**Directions for this task**
Extract every line of the records below that contains the word "these".

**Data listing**

※ ※ ※

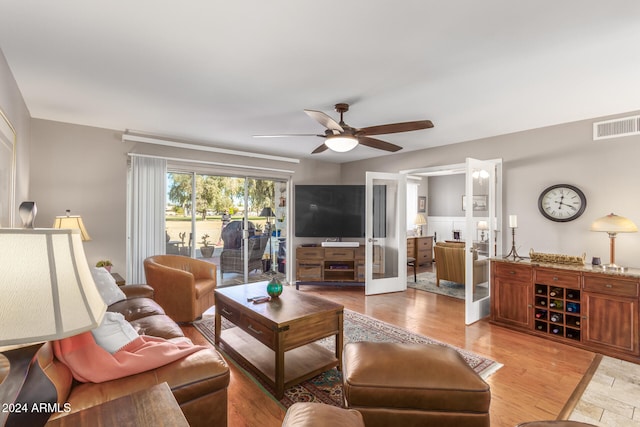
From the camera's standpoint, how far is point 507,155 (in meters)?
4.14

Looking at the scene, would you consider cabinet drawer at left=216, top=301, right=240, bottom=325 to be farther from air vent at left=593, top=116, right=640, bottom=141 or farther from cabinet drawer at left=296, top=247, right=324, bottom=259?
air vent at left=593, top=116, right=640, bottom=141

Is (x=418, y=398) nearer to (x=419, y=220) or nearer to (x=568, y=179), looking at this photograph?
(x=568, y=179)

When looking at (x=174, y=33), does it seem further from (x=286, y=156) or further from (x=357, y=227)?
(x=357, y=227)

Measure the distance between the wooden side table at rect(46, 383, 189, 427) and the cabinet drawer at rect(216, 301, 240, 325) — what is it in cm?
163

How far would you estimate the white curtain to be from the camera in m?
4.10

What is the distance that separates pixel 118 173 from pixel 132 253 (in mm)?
1075

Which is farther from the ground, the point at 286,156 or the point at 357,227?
the point at 286,156

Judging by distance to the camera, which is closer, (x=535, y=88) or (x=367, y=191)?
(x=535, y=88)

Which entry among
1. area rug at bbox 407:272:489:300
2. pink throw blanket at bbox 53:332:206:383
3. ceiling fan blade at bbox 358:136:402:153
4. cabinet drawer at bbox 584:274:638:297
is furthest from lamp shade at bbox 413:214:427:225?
pink throw blanket at bbox 53:332:206:383

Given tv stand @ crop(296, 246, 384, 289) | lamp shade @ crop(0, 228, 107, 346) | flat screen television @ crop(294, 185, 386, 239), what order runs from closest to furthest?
lamp shade @ crop(0, 228, 107, 346)
tv stand @ crop(296, 246, 384, 289)
flat screen television @ crop(294, 185, 386, 239)

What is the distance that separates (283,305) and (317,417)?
5.54 feet

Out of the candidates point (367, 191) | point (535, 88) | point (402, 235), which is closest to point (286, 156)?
point (367, 191)

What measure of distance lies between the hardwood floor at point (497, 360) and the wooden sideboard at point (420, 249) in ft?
7.26

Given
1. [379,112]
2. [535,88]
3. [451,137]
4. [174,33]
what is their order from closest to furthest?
[174,33]
[535,88]
[379,112]
[451,137]
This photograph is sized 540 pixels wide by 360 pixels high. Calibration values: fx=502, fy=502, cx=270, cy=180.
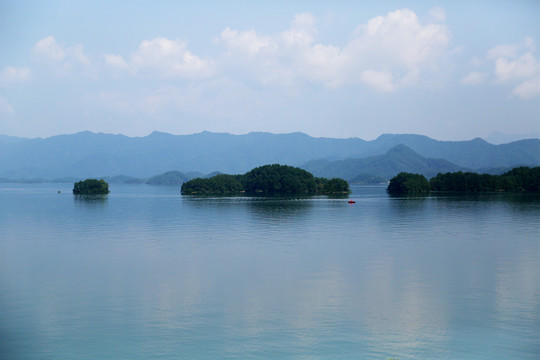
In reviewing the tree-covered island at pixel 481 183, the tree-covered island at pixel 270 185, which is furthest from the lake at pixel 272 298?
the tree-covered island at pixel 481 183

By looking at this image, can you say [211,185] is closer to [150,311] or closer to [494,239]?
[494,239]

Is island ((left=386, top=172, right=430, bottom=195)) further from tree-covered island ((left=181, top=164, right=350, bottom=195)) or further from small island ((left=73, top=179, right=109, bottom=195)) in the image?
small island ((left=73, top=179, right=109, bottom=195))

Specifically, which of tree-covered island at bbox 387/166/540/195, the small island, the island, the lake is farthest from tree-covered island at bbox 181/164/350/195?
the lake

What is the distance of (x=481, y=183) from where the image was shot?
569 feet

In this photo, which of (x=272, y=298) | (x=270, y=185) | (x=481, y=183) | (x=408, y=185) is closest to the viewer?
(x=272, y=298)

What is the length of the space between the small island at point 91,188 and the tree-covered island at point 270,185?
85.7ft

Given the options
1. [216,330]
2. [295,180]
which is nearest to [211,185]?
[295,180]

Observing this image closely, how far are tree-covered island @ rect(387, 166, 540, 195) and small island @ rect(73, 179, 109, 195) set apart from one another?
9371 cm

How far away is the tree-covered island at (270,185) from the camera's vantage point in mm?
168825

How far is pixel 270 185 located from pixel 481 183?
73.0 meters

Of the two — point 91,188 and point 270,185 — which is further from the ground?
point 270,185

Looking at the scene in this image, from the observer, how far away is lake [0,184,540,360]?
1675 centimetres

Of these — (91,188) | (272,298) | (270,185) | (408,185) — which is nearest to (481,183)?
(408,185)

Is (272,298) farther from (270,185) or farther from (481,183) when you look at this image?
(481,183)
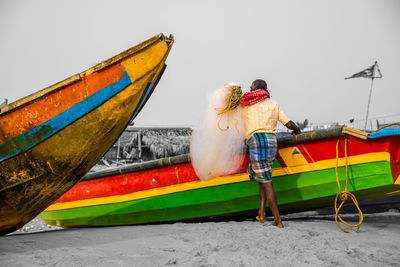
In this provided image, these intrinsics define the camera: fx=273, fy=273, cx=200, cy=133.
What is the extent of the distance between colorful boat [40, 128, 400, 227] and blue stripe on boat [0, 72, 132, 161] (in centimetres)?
141

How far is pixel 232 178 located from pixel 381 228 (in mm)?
1795

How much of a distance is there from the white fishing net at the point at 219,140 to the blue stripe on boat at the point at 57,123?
1082 millimetres

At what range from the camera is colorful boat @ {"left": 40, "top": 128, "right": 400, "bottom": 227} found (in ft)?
10.1

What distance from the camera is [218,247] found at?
2406 mm

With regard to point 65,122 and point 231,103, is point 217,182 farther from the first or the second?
point 65,122

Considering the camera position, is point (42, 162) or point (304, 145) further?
point (304, 145)

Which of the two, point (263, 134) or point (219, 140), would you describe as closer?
point (263, 134)

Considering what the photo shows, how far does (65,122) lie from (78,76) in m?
0.47

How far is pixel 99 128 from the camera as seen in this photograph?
112 inches

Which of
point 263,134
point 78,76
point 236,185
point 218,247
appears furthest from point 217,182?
point 78,76

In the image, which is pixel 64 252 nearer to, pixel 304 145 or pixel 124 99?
pixel 124 99

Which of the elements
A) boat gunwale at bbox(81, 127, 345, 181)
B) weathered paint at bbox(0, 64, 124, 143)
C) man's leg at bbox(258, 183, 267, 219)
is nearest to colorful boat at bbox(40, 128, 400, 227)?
boat gunwale at bbox(81, 127, 345, 181)

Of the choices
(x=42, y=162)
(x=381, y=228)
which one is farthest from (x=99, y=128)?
(x=381, y=228)

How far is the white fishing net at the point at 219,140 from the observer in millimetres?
3227
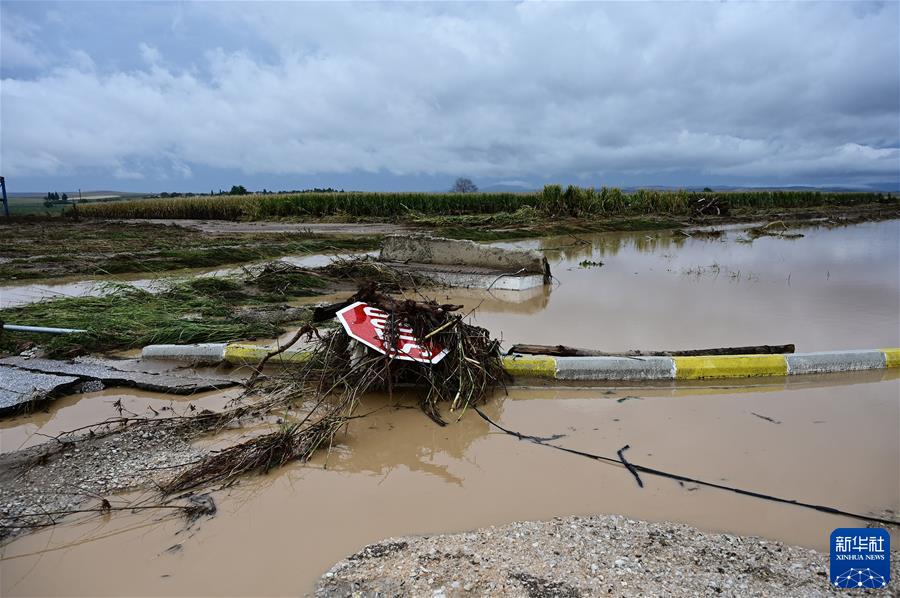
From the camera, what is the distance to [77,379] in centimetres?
481

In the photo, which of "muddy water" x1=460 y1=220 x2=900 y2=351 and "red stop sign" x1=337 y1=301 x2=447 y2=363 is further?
"muddy water" x1=460 y1=220 x2=900 y2=351

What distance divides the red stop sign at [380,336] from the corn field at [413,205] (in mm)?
21912

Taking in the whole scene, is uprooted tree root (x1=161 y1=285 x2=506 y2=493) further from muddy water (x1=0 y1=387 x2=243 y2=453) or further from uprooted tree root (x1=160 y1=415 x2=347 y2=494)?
muddy water (x1=0 y1=387 x2=243 y2=453)

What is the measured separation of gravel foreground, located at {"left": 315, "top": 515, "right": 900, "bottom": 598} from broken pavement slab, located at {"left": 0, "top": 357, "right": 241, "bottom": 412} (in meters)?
2.91

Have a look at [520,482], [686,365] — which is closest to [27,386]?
[520,482]

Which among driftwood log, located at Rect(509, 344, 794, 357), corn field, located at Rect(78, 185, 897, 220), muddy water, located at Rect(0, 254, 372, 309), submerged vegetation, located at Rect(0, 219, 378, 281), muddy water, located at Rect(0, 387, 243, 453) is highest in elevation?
corn field, located at Rect(78, 185, 897, 220)

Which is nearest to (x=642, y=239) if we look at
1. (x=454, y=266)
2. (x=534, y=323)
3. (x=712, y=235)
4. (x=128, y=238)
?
(x=712, y=235)

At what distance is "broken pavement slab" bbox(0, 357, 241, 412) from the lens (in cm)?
451

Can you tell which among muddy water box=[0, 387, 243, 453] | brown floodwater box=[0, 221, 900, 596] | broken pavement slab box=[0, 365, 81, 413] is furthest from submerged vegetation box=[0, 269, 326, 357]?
brown floodwater box=[0, 221, 900, 596]

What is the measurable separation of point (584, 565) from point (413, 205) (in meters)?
27.9

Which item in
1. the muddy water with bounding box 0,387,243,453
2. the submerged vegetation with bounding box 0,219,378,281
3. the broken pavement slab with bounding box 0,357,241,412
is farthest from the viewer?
the submerged vegetation with bounding box 0,219,378,281

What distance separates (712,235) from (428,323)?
749 inches

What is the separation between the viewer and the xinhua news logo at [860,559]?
2.29 m

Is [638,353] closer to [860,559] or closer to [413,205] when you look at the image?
[860,559]
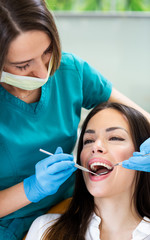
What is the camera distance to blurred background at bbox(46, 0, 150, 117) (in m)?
2.58

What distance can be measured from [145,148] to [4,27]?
817 mm

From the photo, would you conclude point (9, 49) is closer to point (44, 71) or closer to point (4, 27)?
point (4, 27)

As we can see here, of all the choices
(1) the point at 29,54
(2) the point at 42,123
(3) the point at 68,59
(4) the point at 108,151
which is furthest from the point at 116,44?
(1) the point at 29,54

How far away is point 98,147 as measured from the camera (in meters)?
1.44

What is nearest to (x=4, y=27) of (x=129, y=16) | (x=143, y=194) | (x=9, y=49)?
(x=9, y=49)

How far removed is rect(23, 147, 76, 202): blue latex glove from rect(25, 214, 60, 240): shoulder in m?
0.20

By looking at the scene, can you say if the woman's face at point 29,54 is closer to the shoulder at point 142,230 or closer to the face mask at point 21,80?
the face mask at point 21,80

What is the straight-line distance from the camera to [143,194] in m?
1.62

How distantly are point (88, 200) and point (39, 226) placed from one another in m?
0.31

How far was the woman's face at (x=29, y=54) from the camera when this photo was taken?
1206 millimetres

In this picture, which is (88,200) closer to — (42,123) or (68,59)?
(42,123)

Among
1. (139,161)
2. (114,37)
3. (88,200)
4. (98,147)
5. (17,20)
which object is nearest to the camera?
(17,20)

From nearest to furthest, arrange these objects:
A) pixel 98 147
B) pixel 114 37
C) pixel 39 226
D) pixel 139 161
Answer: pixel 139 161 → pixel 98 147 → pixel 39 226 → pixel 114 37

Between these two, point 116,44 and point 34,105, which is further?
point 116,44
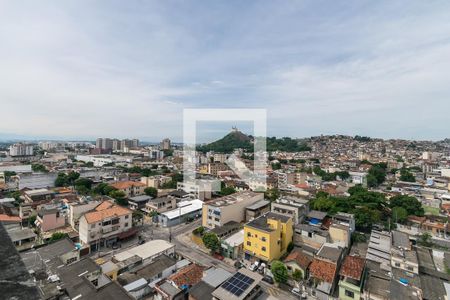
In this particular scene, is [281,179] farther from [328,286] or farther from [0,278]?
[0,278]

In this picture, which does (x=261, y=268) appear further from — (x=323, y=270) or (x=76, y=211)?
(x=76, y=211)

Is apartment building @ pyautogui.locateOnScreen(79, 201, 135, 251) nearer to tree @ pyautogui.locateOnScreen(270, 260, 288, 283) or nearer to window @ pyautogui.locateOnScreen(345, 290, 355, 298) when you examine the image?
tree @ pyautogui.locateOnScreen(270, 260, 288, 283)

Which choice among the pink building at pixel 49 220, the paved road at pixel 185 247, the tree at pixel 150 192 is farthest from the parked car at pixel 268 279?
the tree at pixel 150 192

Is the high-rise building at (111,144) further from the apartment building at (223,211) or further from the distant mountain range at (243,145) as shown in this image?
the apartment building at (223,211)

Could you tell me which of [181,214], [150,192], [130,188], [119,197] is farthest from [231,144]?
[181,214]

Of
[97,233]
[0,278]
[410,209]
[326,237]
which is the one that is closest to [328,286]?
[326,237]

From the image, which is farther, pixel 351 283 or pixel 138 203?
Answer: pixel 138 203

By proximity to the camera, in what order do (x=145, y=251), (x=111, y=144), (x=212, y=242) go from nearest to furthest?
1. (x=145, y=251)
2. (x=212, y=242)
3. (x=111, y=144)
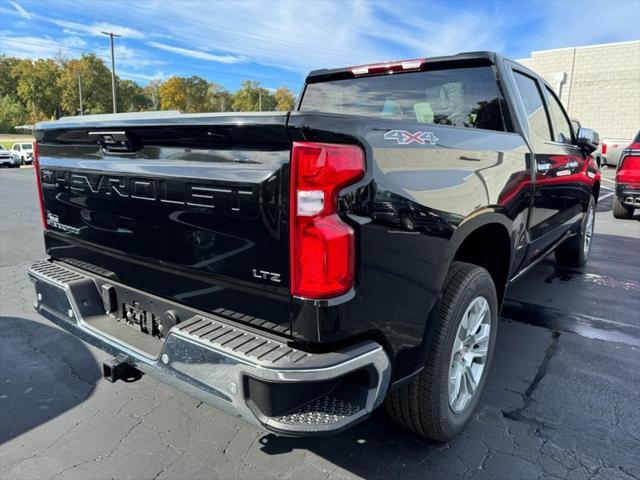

※ ※ ※

**Answer for the task**
Of these — (91,188) | (272,298) | (270,185) | (408,185) — which is nearest to (481,183)?
In this provided image, these intrinsics define the camera: fx=273, fy=273, cx=200, cy=133.
From nearest to furthest, arrange these objects:
Between these two, point 116,44 and point 34,105, which is further?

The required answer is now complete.